The invoice
BASF, the world’s largest chemical company, announced in 2022 it would permanently downsize operations in Ludwigshafen — its hometown, its founding site — and shift investment to China. The reason was not labor costs, not regulation, not taxes. The reason was the electricity bill. German industrial electricity prices reached three times the US average. A glass factory in the Rhine valley that survived two world wars could not survive the Energiewende.
We do not have a position on reactor physics or cesium half-lives. We have a position on whether European industry can compete when electricity costs what it costs. The answer, increasingly, is no.
The nuclear advocates and the green transition argue about which electrons are morally preferable. We want electrons that cost less than the margin on the product. France’s nuclear-powered industrial rate is roughly half of Germany’s renewable-powered rate. That difference does not show up in climate models. It shows up in plant closures, in supply chain relocations, in the quiet migration of capital to jurisdictions that prioritized affordability over ideology. The sovereignty analysts frame energy as security. We agree — and add that a deindustrialized Europe has nothing left to secure.
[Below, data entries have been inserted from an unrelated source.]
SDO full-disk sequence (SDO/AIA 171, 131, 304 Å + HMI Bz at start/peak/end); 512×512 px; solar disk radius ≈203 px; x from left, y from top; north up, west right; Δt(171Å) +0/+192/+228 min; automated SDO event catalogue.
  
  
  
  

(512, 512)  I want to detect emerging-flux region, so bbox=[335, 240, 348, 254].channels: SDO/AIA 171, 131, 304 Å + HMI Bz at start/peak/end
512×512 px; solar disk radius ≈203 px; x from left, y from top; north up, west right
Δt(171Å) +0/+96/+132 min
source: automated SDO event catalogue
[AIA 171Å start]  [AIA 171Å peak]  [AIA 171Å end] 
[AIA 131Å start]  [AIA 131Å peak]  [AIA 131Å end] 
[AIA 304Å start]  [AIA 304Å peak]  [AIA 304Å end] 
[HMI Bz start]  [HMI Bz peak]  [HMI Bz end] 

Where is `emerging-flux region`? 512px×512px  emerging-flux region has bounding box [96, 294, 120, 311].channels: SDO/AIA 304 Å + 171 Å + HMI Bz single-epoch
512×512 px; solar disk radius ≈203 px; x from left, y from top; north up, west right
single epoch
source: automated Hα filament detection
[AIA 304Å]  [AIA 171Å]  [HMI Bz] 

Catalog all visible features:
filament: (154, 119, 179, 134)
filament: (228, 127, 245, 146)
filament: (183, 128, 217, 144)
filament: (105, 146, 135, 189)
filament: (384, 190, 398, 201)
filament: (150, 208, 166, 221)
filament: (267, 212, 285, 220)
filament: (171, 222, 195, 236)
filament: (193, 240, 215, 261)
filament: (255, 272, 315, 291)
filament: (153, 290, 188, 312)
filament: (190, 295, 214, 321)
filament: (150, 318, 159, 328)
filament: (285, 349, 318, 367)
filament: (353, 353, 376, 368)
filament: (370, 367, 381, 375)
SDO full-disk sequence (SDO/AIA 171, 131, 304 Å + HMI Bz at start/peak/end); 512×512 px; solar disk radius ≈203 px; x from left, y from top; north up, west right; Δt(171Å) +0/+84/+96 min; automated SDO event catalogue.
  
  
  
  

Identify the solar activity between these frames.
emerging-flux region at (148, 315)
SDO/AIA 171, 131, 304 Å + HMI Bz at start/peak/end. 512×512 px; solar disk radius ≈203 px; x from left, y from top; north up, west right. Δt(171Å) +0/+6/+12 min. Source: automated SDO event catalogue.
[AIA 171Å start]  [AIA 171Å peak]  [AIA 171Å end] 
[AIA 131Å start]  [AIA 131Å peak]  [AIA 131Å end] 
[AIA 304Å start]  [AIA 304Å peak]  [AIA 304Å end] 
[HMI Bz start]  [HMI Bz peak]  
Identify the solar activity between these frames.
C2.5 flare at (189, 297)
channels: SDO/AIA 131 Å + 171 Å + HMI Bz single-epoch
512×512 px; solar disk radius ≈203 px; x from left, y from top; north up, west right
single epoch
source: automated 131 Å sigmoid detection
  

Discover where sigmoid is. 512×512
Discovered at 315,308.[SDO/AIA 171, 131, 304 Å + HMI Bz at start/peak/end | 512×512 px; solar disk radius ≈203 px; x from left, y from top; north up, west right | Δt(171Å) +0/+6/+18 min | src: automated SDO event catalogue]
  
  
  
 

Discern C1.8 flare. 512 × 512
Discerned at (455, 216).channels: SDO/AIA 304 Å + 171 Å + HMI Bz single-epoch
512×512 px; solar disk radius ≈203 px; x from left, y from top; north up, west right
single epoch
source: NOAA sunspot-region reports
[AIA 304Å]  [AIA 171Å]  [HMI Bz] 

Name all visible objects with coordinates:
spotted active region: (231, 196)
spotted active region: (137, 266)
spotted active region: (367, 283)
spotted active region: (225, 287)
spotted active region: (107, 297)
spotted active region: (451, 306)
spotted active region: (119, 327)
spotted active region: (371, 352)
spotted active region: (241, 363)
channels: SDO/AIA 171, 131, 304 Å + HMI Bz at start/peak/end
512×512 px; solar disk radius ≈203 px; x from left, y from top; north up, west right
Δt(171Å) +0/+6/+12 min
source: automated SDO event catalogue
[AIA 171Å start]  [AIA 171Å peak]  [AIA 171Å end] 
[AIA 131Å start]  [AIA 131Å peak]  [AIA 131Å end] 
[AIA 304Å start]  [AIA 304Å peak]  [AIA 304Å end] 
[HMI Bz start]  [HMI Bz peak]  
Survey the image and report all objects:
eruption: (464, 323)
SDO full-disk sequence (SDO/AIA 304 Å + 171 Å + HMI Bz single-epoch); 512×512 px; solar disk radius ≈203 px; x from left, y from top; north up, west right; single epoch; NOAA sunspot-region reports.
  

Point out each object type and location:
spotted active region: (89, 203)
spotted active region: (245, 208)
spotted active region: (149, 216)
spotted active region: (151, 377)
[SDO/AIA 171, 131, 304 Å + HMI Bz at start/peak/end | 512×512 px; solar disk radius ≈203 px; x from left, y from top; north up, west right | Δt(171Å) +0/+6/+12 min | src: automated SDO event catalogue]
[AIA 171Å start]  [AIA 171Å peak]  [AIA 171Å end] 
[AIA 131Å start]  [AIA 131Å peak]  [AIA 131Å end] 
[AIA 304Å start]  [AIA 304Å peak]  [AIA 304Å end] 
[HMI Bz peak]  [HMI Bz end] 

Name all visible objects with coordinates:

The European Green Deal promises net zero by 2050. If the path to net zero runs through electricity prices that hollow out the industrial base, the continent arrives at 2050 clean and poor. We have not seen anyone model that trade-off honestly.
Where we concede ground: Cheap energy is not inherently clean. Source indifference makes us natural allies of fossil incumbents.
What would change our mind: If EU industrial output grew steadily for a decade at current energy prices, proving competitiveness survives the premium.